#### Source material ####
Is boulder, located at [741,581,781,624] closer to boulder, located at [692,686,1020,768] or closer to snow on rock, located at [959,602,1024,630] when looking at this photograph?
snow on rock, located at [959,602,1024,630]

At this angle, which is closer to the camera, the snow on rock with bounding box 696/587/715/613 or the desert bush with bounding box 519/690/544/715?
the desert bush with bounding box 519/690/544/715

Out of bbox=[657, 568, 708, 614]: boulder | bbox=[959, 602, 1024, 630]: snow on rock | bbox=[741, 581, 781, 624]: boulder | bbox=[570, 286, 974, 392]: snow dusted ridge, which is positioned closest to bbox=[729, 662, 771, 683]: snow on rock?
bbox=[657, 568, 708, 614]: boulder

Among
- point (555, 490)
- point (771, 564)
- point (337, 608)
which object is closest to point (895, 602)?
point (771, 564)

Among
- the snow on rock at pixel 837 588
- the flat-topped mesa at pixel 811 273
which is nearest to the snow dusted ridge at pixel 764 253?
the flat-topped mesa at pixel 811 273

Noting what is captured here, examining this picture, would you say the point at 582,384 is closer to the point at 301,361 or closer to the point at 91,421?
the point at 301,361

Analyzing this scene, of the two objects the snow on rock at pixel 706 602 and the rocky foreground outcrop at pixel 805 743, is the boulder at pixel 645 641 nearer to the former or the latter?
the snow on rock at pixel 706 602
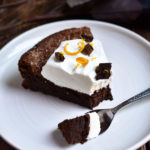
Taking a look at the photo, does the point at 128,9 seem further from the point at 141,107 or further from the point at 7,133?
the point at 7,133

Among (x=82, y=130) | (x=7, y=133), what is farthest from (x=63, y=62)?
(x=7, y=133)

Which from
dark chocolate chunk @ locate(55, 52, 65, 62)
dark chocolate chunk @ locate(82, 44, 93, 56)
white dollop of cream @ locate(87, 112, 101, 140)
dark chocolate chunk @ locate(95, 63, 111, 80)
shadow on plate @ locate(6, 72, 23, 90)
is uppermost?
dark chocolate chunk @ locate(55, 52, 65, 62)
####
● Task details
Can you turn all of the material above into a JSON list of strings, one string per line, with blank lines skipped and the pictures left out?

● Correct response
[
  "Is boulder, located at [741,581,781,624] closer to boulder, located at [692,686,1020,768] or closer to snow on rock, located at [959,602,1024,630] when looking at this photograph?",
  "snow on rock, located at [959,602,1024,630]",
  "At this angle, which is closer to the camera, the snow on rock with bounding box 696/587/715/613 or the desert bush with bounding box 519/690/544/715?",
  "the desert bush with bounding box 519/690/544/715",
  "Out of bbox=[657, 568, 708, 614]: boulder | bbox=[959, 602, 1024, 630]: snow on rock | bbox=[741, 581, 781, 624]: boulder | bbox=[570, 286, 974, 392]: snow dusted ridge, which is positioned closest to bbox=[729, 662, 771, 683]: snow on rock?",
  "bbox=[657, 568, 708, 614]: boulder",
  "Among",
  "- point (555, 490)",
  "- point (771, 564)",
  "- point (337, 608)",
  "which object is closest to point (895, 602)?",
  "point (771, 564)",
  "Among",
  "- the snow on rock at pixel 837 588",
  "- the flat-topped mesa at pixel 811 273",
  "which is nearest to the snow dusted ridge at pixel 764 253?",
  "the flat-topped mesa at pixel 811 273",
  "Noting what is captured here, examining this picture, would you say the point at 582,384 is closer to the point at 301,361 or closer to the point at 91,421?",
  "the point at 301,361",
  "Analyzing this scene, of the two objects the snow on rock at pixel 706 602 and the rocky foreground outcrop at pixel 805 743, is the boulder at pixel 645 641 nearer to the former or the latter?",
  "the snow on rock at pixel 706 602",
  "Taking a look at the photo, does the point at 128,9 seem further from the point at 141,107 or further from the point at 7,133?",
  "the point at 7,133",
  "Among (x=82, y=130) | (x=7, y=133), what is farthest from (x=63, y=62)?",
  "(x=7, y=133)",
  "Which from",
  "dark chocolate chunk @ locate(55, 52, 65, 62)",
  "dark chocolate chunk @ locate(82, 44, 93, 56)",
  "white dollop of cream @ locate(87, 112, 101, 140)",
  "dark chocolate chunk @ locate(95, 63, 111, 80)",
  "shadow on plate @ locate(6, 72, 23, 90)",
  "is uppermost?",
  "dark chocolate chunk @ locate(55, 52, 65, 62)"
]